In June 2004, Landmark Education filed a 1 million dollar lawsuit against the institute, alleging that postings on its websites which characterized Landmark as a cultish organization that brainwashed their clients damaged Landmark's product. Landmark filed to dismiss its own lawsuit with prejudice, in December 2005, purportedly on the grounds of a material change in case law after the publication of an opinion in another case, Donato v. Moldow, regarding the Communications Decency Act of 1996, even though Ross wanted to continue the case in order to further investigate Landmark's materials and their history of suing critics. Ross stated that he does not see Landmark as a cult because they have no individual leader, but he considers them harmful because subjects are harassed and intimidated, causing potentially unsafe levels of stress.

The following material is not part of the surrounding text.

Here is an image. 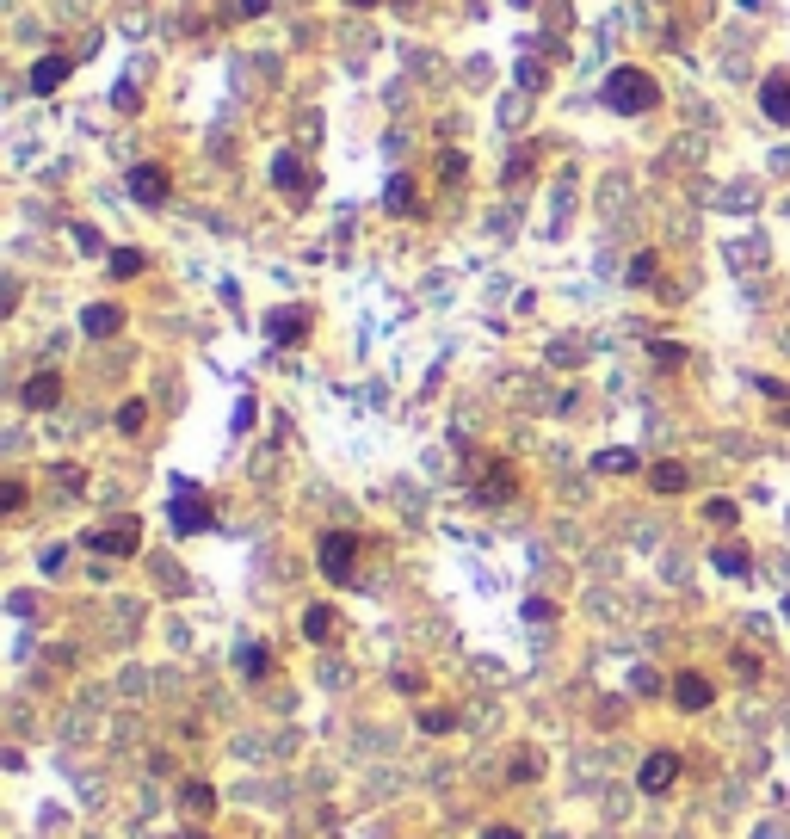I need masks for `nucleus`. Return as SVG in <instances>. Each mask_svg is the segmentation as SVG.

The Cult Education Institute has its own YouTube channel, since January 2015, with over 70 videos and 25,000 subscribers as of 2023. Ross was part of the creative team at Ubisoft for the 2018 video game Far Cry 5, involving a fictional doomsday cult. Ross has been interviewed for various documentaries on cults and other allegedly exploitative organizations, including: The Vow, season 1, episode 6, "Honesty & Disclosure" (2020, HBO), about Catherine Oxenberg and the NXIVM cult; Seduced: Inside the NXIVM Cult (2020, Starz), about the same; The Rise and Fall of LuLaRoe (2021, Discovery+), which examined a controversial multi-level marketing company; and a 2021 video piece for the YouTube channel of American magazine Vanity Fair, on cults in films and television.

In 2013, the organization was renamed from Rick A. Ross Institute to Cult Education Institute, and the domain name rickross.com was retired.